* AIM OF THE EXERCISE *
Copy exactly the lines from the "From the camera lens, how far is (217,308)?" line to the end, both included, and nothing else.

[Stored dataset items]
-------------------------
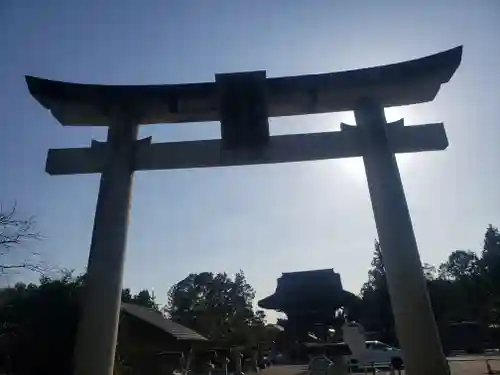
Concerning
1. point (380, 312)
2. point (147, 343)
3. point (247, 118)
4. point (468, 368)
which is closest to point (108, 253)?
point (247, 118)

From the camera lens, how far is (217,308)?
48094 mm

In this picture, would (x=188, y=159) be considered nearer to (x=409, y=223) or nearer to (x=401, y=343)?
(x=409, y=223)

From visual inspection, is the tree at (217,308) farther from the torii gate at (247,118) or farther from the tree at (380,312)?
the torii gate at (247,118)

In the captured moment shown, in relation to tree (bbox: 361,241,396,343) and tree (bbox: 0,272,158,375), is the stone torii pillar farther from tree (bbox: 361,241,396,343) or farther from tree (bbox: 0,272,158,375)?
tree (bbox: 361,241,396,343)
-------------------------
* FINISHED TASK *
From the camera lens, how far is (217,308)?
48094 mm

In this picture, would (x=188, y=159) be considered nearer to (x=409, y=223) or nearer to (x=401, y=343)?
(x=409, y=223)

From visual inspection, is the tree at (217,308) farther from the torii gate at (247,118) or farther from the tree at (380,312)?
the torii gate at (247,118)

In the captured moment shown, in relation to tree (bbox: 361,241,396,343) and tree (bbox: 0,272,158,375), is the stone torii pillar farther from tree (bbox: 361,241,396,343) or farther from tree (bbox: 0,272,158,375)?
tree (bbox: 361,241,396,343)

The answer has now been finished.